__What you will do__:
• A. In the blog post about moving to Delhi, in what month and year did the writer leave for Delhi?
• B. Carry on the blog post about moving to Delhi from its last sentence.

__Provided passage__:
----

Upto the previous postings, the topics and the contents were as I planned earlier, to share with all of you through this blog.
But the present one and onwards, regarding my Delhi life and IR feelings, frankly speaking, I was in dilemma, “what to say big about that all these?”
Indeed, I saw a lot of articles and sharing of feelings by my fellow IR fans who are away from their homeland, all expressed one solid thing i.e. about the carrying of IR memories and songs with them wherever they went which makes them alive in their mind all time, wherever they are and whatever situation they are !
How true these feelings are!
In fact, during one of the Thiruvasagam related interviews IR also expressed his emotional moments when one of his fans, who was away in farther land, told about his own feelings that how IR is considered as above even family members in such situation!
My feelings were / are no different than that!
When I read all these I also become nostalgic! Present postings are results of such nostalgic recollections only. I hope readers will understand my feelings and certainly don’t consider these postings (on IR moments) as an autobiography.
My aim is to make people who read this, can compare their situation also with that of mine!
They may also be attempting all these, which I attempted, and find a solace, happiness, some determination to pursue IR dreams which I cannot complete!
When I left for Delhi in February 1985, I had nothing to carry, except the thoughts and feelings of my family and of course IR!
When you travel for a distant land of unfamiliar demographic background, what remain in you is only emptiness! Everything you decide to face “as-and-when-it-arise” basis! Particularly, in those period when PC and email were not dreamt of you are left alone and removed from your past world!
So what to say, except reminding myself the song “Idhayam Pogudhe…..!”
But after landing at Delhi, by God’s grace, certain fortunate unexpected things happened to me, when it was least expected!
My first boss was from TamilNadu, which gave me some comfort at Office situation.

----

__Dataset excerpts__:
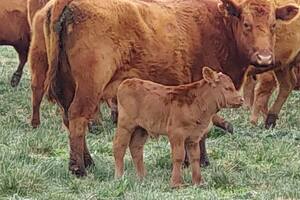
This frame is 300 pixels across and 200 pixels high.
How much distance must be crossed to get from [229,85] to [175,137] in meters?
0.74

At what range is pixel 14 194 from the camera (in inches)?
281

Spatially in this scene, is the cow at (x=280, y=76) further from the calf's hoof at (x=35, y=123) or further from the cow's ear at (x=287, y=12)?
the calf's hoof at (x=35, y=123)

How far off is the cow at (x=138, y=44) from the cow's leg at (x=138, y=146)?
0.48 metres

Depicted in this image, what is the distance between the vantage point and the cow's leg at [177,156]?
25.6 ft

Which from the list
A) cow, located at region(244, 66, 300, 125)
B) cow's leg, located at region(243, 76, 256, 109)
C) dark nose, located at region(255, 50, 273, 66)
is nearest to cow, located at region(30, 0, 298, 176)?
dark nose, located at region(255, 50, 273, 66)

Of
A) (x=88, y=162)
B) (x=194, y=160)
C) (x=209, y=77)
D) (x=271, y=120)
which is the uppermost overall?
(x=209, y=77)

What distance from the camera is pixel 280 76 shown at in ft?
39.7

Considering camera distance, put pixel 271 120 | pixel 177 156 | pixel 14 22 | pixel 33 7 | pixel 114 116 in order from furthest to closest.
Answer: pixel 14 22 < pixel 33 7 < pixel 271 120 < pixel 114 116 < pixel 177 156

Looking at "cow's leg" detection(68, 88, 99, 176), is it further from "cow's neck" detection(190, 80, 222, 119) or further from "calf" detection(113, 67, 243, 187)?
"cow's neck" detection(190, 80, 222, 119)

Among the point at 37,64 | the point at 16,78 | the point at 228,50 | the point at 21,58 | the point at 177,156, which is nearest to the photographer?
the point at 177,156

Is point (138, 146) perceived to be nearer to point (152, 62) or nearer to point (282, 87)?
point (152, 62)

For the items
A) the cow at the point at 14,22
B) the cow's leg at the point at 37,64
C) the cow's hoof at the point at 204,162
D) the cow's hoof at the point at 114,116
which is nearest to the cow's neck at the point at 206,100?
the cow's hoof at the point at 204,162

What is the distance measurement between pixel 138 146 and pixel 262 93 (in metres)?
4.53

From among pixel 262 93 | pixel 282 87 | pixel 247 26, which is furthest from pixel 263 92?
pixel 247 26
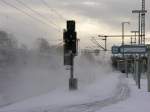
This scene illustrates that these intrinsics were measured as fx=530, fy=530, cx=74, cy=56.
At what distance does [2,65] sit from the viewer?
2496 inches

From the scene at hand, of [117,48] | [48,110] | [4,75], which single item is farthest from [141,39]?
[48,110]

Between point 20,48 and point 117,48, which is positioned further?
point 20,48

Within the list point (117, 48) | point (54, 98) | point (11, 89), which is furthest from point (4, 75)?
point (54, 98)

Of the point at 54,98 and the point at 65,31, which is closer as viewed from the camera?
the point at 54,98

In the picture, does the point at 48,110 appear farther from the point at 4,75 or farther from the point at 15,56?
the point at 15,56

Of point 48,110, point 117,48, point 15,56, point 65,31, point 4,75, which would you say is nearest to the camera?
point 48,110

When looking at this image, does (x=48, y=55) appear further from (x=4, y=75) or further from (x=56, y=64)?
(x=4, y=75)

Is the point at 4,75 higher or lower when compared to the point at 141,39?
lower

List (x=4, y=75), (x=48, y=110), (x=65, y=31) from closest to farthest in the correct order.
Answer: (x=48, y=110)
(x=65, y=31)
(x=4, y=75)

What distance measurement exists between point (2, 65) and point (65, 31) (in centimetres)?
2715

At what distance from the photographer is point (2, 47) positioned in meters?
66.9

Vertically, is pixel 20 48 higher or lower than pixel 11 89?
higher

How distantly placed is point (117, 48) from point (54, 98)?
1018 inches

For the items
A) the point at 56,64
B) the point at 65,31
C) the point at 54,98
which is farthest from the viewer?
the point at 56,64
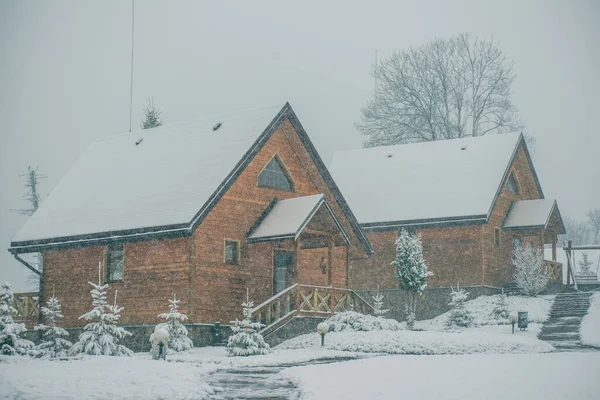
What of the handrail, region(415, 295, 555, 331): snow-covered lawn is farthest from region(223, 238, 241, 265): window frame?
region(415, 295, 555, 331): snow-covered lawn

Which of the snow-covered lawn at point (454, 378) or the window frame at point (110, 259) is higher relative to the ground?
the window frame at point (110, 259)

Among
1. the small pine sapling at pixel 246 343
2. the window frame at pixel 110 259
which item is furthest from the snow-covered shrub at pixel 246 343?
the window frame at pixel 110 259

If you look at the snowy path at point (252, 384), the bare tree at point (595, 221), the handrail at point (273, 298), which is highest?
the bare tree at point (595, 221)

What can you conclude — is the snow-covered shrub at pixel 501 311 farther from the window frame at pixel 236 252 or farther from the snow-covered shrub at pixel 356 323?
the window frame at pixel 236 252

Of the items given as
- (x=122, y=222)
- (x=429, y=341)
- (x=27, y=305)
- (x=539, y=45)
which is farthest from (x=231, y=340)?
(x=539, y=45)

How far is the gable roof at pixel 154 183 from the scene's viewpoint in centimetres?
2778

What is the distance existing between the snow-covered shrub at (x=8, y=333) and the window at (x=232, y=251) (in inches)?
320

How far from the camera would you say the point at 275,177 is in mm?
30688

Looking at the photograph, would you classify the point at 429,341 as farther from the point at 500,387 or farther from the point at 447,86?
the point at 447,86

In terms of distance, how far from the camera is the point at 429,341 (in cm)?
2431

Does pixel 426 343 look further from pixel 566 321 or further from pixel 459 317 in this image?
pixel 566 321

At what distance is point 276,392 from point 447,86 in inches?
1642

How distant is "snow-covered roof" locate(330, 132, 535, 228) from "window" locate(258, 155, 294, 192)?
9.13 metres

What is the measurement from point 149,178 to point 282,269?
5649mm
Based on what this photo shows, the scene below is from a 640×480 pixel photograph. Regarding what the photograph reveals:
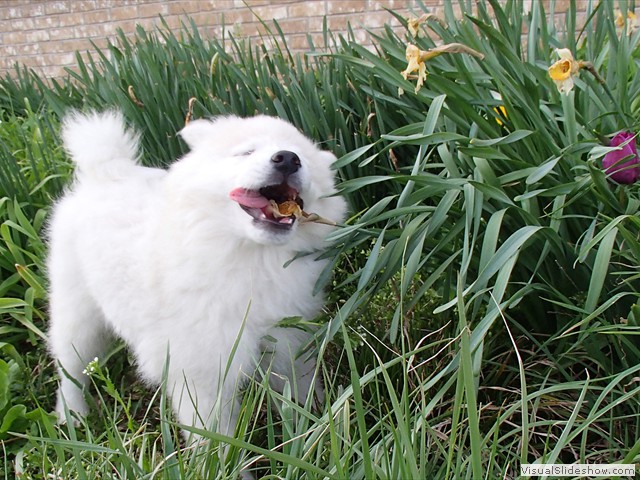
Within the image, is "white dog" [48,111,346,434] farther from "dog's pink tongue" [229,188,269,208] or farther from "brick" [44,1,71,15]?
"brick" [44,1,71,15]

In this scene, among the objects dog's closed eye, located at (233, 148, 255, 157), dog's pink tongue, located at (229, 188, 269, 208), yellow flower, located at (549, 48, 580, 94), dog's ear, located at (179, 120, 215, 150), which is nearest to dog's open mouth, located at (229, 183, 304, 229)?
dog's pink tongue, located at (229, 188, 269, 208)

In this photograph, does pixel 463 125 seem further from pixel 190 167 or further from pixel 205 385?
pixel 205 385

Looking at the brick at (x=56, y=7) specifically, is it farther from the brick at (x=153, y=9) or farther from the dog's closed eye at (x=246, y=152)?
the dog's closed eye at (x=246, y=152)

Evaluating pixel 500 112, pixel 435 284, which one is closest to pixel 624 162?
pixel 500 112

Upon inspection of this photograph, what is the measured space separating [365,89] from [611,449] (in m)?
1.44

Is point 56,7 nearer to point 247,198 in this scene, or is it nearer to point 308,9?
point 308,9

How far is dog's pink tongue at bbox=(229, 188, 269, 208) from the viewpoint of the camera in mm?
1509

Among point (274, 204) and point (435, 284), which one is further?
point (435, 284)

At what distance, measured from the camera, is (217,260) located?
5.18 ft

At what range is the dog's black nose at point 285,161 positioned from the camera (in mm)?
1465

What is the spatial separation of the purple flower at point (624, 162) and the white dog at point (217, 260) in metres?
0.72

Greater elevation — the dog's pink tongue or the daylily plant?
the daylily plant

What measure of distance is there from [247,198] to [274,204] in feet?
0.23

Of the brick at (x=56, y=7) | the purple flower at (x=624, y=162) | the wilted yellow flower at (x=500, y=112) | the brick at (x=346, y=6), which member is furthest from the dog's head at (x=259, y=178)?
the brick at (x=56, y=7)
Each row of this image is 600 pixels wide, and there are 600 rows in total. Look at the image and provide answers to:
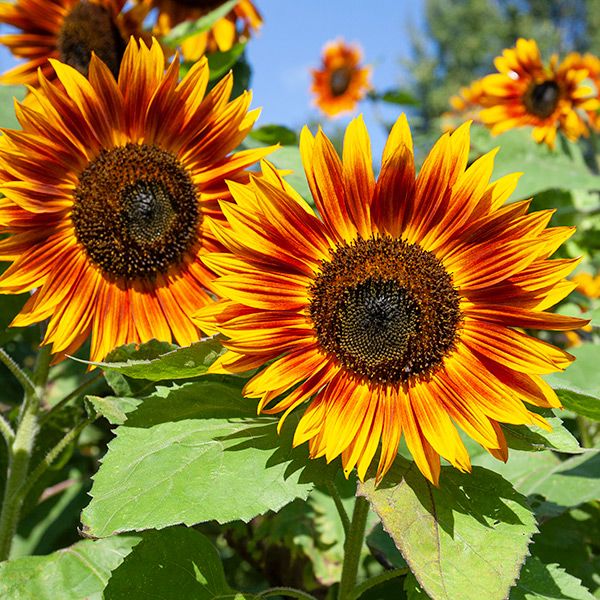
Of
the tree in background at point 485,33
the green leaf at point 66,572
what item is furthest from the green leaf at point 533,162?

----

__Answer list__:
• A. February 1985

• B.
Again, when I was standing on a street looking for a room to stay in Karol Bagh, I met my ex-school mate (after he left my school more than a decade ago!) In fact he identified me, and he introduced with another friend who is also from my school and my village!
What else one need! I took immediate decision to stay in Karol Bagh itself, in a dormitary type of arrangement next to my friend’s place!
Within few weeks, when I was returning to my room after office, while crossing my friends house, the first Tamil song I heard at Delhi came from inside his house!
The shrill sound of a new voice at full throat “Andha Nilava thaan naan kayila pudichen..!” I just died in that moment!
I just stood in the road stunningly and started listening with rapt attention and tears flowing in my eyes! While the violin pieces confirmed that’s indeed from IR, I got further confirmation with IR’s voice itself that followed! The new voice I came to know as Chitra later, even though I didn’t like that initially, as I was so used to Janaki and others!
My friend who saw me standing outside his house, got surprised and took me inside. The song was coming from another room where his other friends were staying. And soon I got introduced to his other friends also, all of them were working in Telecom department like him. A normal tape recorder with the new arrivals of cassettes on that particular day, gave me the oxygen I needed most!
Then onwards, that place found me most of the time of my weekends and holidays! Though they were not the typical IR fans, but their collection contained reasonable IR cassettes!
Though, I could realize that I am like a parasite sticking to them, for “certain” matters I was ( and had to be) beyond all those “reasons & feelings”!
In fact they were so kind and I could develop reasonable friendships with them also (strategically)! But I never disclosed my IR fanaticism to them!
Slowly, this arrangement helped me in certain other things also! I was introduced to Theatres at Delhi (like Kamal, Liberty etc) which screened once in a while Tamil films !
I still remember the emotionally choked moments when I first hear the title music of “Kaaki Chattai”, the very first film I saw in Delhi’s Kamal theatre ( a Kamal film in Kamal theatre!).
Later on the list grew more with Mouna Ragam, Sindhu Bairavi etc etc. Years later, I even became the member of the Delhi Tamil Film society.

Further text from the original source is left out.